Crypto Is Coming Full Circle — This Time Through Credit
Crypto feels like it’s coming full circle.
Not philosophically. Financially.
Bitcoin began as peer-to-peer cash.
We then spent years treating the space as digital gold, leverage, and speculation.
What’s changed is the infrastructure quietly forming in 2025–26.
Stablecoins brought back something very familiar: a reliable dollar balance on digital rails.

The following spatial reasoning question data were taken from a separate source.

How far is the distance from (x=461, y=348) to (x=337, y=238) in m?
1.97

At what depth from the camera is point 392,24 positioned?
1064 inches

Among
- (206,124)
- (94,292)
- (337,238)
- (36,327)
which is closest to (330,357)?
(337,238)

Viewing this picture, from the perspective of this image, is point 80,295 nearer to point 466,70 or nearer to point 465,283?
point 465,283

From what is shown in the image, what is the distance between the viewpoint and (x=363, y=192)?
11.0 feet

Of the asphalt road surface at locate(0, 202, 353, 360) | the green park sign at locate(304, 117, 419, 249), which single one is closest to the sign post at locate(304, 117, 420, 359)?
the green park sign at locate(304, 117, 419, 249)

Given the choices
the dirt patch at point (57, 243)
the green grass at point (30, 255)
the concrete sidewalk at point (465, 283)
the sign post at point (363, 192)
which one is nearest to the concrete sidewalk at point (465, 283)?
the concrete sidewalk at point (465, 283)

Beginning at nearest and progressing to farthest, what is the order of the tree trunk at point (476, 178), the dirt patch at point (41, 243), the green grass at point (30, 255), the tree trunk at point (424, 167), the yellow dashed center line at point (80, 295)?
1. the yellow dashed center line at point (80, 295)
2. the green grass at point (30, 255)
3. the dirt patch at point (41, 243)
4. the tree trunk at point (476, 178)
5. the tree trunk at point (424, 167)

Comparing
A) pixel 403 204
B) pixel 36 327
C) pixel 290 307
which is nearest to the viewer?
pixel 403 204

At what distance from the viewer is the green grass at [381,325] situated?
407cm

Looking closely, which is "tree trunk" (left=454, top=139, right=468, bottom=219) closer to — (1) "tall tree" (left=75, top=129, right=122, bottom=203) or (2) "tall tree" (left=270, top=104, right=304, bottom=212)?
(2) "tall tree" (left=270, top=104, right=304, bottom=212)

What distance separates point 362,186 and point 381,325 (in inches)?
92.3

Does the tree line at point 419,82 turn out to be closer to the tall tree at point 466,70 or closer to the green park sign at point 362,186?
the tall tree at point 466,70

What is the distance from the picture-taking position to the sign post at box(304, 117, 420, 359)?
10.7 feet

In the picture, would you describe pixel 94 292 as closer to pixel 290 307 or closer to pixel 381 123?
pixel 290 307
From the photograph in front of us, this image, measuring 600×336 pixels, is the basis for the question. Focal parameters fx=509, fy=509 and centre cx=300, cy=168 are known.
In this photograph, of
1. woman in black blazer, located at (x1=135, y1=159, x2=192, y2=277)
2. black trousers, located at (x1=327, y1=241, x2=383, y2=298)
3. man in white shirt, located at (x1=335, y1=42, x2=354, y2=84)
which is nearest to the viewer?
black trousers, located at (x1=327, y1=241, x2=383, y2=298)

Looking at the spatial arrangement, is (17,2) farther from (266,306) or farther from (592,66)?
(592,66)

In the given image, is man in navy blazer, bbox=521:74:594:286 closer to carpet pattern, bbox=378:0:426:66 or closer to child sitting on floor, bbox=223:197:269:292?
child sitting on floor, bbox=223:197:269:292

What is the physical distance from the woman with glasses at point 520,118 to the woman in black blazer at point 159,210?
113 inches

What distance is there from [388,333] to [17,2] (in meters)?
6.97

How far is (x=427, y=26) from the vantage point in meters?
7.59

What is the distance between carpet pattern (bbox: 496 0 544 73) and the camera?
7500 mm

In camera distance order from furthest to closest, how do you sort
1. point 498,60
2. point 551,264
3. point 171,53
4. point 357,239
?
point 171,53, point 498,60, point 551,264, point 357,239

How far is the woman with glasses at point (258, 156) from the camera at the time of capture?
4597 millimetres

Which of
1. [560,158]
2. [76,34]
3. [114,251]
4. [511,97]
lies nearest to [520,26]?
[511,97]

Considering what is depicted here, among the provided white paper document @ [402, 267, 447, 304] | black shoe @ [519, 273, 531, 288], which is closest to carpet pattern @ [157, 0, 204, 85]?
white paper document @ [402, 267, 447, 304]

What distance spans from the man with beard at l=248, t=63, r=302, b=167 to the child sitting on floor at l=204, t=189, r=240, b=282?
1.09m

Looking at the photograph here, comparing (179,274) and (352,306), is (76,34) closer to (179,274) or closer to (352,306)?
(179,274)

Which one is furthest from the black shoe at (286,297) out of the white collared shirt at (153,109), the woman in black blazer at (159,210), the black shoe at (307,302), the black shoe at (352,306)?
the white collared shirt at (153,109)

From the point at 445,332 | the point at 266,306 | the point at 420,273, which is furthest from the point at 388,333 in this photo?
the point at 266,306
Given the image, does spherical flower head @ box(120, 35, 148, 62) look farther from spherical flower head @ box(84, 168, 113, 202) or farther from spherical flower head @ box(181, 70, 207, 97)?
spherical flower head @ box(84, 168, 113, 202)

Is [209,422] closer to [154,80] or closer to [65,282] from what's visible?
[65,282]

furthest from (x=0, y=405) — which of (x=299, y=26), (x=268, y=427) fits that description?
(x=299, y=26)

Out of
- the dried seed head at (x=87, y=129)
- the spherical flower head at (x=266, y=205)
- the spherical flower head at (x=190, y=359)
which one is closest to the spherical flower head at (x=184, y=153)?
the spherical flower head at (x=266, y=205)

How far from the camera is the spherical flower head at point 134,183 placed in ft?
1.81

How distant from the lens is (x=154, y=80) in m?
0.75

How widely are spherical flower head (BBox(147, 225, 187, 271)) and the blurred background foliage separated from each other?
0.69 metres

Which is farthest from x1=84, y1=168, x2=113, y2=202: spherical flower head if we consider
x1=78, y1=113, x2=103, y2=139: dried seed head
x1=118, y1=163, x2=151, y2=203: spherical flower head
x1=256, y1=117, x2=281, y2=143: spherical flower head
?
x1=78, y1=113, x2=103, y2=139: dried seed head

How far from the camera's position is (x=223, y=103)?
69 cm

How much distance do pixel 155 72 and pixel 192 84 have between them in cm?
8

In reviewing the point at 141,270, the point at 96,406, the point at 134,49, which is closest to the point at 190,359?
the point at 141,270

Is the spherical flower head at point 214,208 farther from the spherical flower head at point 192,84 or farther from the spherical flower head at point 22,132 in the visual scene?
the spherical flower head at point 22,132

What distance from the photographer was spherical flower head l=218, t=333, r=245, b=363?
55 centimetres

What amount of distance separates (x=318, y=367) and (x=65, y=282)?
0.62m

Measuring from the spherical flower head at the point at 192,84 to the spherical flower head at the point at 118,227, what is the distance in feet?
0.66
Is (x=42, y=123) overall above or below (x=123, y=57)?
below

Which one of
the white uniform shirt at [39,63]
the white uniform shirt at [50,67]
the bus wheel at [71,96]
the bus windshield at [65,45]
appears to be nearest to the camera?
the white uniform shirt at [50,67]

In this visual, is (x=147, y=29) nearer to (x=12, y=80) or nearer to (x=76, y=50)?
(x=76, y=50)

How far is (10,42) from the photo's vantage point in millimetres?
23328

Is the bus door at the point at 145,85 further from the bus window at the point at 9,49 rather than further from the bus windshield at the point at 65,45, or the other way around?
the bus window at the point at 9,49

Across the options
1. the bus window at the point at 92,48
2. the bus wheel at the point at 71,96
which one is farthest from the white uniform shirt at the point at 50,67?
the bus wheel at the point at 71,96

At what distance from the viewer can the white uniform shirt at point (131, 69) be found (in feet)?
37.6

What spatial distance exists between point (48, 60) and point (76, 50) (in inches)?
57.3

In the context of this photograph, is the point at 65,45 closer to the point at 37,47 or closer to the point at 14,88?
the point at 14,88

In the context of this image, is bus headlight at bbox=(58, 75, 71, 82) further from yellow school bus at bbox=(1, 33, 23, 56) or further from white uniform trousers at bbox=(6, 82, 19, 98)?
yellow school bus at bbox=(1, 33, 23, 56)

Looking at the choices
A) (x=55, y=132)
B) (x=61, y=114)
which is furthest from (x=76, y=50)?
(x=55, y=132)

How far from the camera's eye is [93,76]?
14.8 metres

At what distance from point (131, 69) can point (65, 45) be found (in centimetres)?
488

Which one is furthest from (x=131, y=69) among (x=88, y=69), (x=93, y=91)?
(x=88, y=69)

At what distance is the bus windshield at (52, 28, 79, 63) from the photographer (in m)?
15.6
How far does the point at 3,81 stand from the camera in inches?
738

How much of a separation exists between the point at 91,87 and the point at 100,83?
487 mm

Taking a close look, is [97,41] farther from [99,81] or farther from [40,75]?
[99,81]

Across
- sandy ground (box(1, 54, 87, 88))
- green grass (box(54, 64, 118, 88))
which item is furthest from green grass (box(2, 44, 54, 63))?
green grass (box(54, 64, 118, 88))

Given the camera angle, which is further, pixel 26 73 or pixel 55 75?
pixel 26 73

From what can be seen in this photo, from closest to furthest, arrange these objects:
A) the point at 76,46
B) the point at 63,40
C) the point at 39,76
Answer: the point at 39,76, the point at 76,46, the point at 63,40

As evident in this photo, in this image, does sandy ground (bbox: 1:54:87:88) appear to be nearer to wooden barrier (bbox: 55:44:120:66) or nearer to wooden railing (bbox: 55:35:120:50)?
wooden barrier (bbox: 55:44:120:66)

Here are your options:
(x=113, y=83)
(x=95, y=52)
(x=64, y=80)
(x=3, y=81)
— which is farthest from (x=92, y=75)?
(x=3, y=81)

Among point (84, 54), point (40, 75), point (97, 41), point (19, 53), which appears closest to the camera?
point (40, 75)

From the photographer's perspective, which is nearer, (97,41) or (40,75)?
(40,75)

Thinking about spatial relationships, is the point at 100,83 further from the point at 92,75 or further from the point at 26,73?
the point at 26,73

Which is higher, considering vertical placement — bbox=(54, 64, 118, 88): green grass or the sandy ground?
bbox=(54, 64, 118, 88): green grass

And once you have that, the rest follows almost automatically — payments, balances, credit, yield.
That’s how financial systems evolve.
We’ve seen this pattern before.
Mid-2010s fintech followed the same arc.
Payments first.
Then lending to activate liquidity.
Then yield to retain it.
I saw this pattern up close the first time around.
I started my fintech career in 2015 at Citrus Pay (acquired by Naspers), when payments were still the wedge product and everything else was expected to come later.
Builders like Amrish Rau and Jitendra Gupta were designing for scale back then — knowing that once money moves easily, credit and yield inevitably follow.
Watching crypto retrace that same path on open rails feels less like innovation theatre and more like history repeating itself.
“Once money moves easily, credit and yield always follow.”
Where the real work is happening now.
That’s why the most interesting work today isn’t happening at the checkout.
It’s happening in the layer that turns stablecoin balances into productive capital.
This is where the shift from “DeFi products” to credit infrastructure becomes visible.
Early DeFi pooled risk into monolithic protocols. Useful — but blunt.
What’s emerging now looks closer to segmented, auditable credit markets that other institutions can embed rather than reinvent.
This is why Morpho is interesting — not as a “crypto bank”, but as lending infrastructure: non-custodial, modular, and explicit about risk.
Who’s leaning in — and why.
You can see the shift in who’s engaging.
A regulated institution like Anchorage Digital integrating on-chain lending infrastructure.
An asset manager like Apollo Global Management exploring how real-world assets fit into transparent, programmable credit markets.
Risk being carved up and curated by firms such as Gauntlet and Steakhouse Financial, rather than smeared across a single undifferentiated pool.
This isn’t isolated.
You see similar moves across:
- Aave Labs
- Sky (formerly MakerDAO)
- Centrifuge
- Ondo Finance
The common thread is simple.
Credit is the bridge, not the end state.
Bankers understand credit.
They understand yield.
They’ve never been comfortable with opacity.
Auditable, non-custodial infrastructure meets them where they already are.
Web2 fintech didn’t stop at payments. It matured once credit and yield moved into the stack.
Web3 is doing the same thing now.
As I wrote recently about how stablecoins quietly upgrade the dollar and why settlement, not checkout, is the real battleground, the shift isn’t about novelty anymore. It’s about building systems institutions can actually rely on.
“The open question isn’t whether it works anymore. It’s who builds the rails.”
The rails that the rest of the world eventually ends up standing on.